Acontecimentos igualmente sérios afectam o clima político dos dois lados do Atlântico, situação agravada por uma inépcia europeia, demasiado dependente do poder militar norte-americano. Os líderes europeus deviam seguir atentamente os sinais dados pelo historial americano na Indochina (onde substituíram os franceses) na crise do Suez de 1956 (onde recusaram auxiliar a intervenção militar anglo -francesa) e no Afeganistão, onde envolveram os aliados, para depois abandonar o país aos talibãs. O mesmo poderá suceder com a guerra da Ucrânia, a avaliar pelas declarações do ex -Presidente Donald Trump, caso vença as próximas eleições presidenciais. Mesmo antes das eleições, a oposição ao Presidente Biden, no que toca a ajuda à Ucrânia, só demonstra até que ponto o amok tomou conta da política externa norte-americana, indo ao extremo de se ouvir Trump declarar que deixaria Putin avançar pela Europa, caso os europeus não pagassem a parte que lhes cabe nas despesas. Obviamente que esta posição resulta da acomodada situação europeia e das respectivas divisões entre os vários países, sempre avessos a aumentar os orçamentos militares. Um dia, o circo iria pegar fogo, quando a loucura vigente viesse à tona.
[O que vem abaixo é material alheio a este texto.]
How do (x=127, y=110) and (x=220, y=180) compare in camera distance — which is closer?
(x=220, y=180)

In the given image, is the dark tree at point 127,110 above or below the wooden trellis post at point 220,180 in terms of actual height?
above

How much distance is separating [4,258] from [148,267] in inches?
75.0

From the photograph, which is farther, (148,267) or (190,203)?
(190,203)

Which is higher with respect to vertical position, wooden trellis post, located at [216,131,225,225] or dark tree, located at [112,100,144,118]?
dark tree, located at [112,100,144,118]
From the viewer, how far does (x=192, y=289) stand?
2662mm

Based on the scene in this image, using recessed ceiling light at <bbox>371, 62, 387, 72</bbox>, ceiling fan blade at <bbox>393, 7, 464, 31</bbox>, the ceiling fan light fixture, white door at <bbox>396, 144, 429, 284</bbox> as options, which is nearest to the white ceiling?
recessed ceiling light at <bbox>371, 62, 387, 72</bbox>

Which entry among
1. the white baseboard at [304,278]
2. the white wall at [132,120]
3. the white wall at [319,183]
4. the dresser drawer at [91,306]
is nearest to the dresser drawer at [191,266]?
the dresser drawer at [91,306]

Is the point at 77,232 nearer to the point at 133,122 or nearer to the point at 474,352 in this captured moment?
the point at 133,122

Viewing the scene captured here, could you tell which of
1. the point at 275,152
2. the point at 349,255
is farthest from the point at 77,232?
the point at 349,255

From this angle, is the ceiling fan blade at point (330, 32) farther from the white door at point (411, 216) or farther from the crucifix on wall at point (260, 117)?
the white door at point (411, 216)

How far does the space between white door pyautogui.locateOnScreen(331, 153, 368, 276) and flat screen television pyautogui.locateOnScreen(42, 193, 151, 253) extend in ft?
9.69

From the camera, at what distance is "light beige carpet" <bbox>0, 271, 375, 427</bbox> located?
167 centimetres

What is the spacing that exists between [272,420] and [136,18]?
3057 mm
Parece assim que um amok generalizado tomou conta do cenário europeu, começando pela União Europeia, onde Portugal se destaca na loucura. Qualquer observador externo dotado de algum bom senso, ficaria boquiaberto com a multiplicação dos actos eleitorais em curso, interrogando-se como é possível sair-se ileso de tamanha confusão paralisante. Portugal, nestes primeiros meses de 2024, acumula shows de circo eleitoral de mau gosto, agravando situações de risco na economia, na aplicação de fundos europeus disponíveis, na resolução de problemas sociais que irão comprometendo o futuro, principalmente nos sectores da habitação, saúde e educação, além de problemas como a droga e a emigração dos jovens. Tudo como se um amok se tivesse apossado dos governantes, mais preocupados com os resultados eleitorais do que com os efeitos da acção governativa. Repare-se num sintoma evidente, que é a constante contradição em que caem os principais atores dos debates televisivos, mais inclinados em atacar os adversários do que em defender programas de desenvolvimento. A acumulação de sucessivas eleições no primeiro semestre deste ano, iniciada com as legislativas regionais açorianas do passado dia 4, logo seguidas da campanha para as nacionais do próximo 10 de Março, por sua vez antevendo as regionais madeirenses que a queda do governo de Miguel Albuquerque certamente provocará, só deslustram a democracia e cansam o eleitorado. Que em Junho, ainda mal refeito do show circense português, irá novamente votar para o Parlamento Europeu, antes que dê um amok aos reguladores da fonte de euros de Bruxelas. Já esteve mais longe! O que está mais perto é a onda anti-globalização, resultado da série de erros crassos que a gula das corporações multinacionais causou, colocando a jeito uma União Europeia que se queria referência de valores mundiais. Hoje, dividida e contestada por aqueles que dela se serviram, o que resta do projecto europeu a que aderimos em 1986 é uma pálida sombra daquilo que pretendia ser. Monitorizada, submetida a BCEs de Lagardes & Cia, vê 6 países + Israel, alinharem num discurso favorável ao Make America Great Again de Donald Trump, como consta da capa do “Economist” desta semana. O amok chegou ao circo.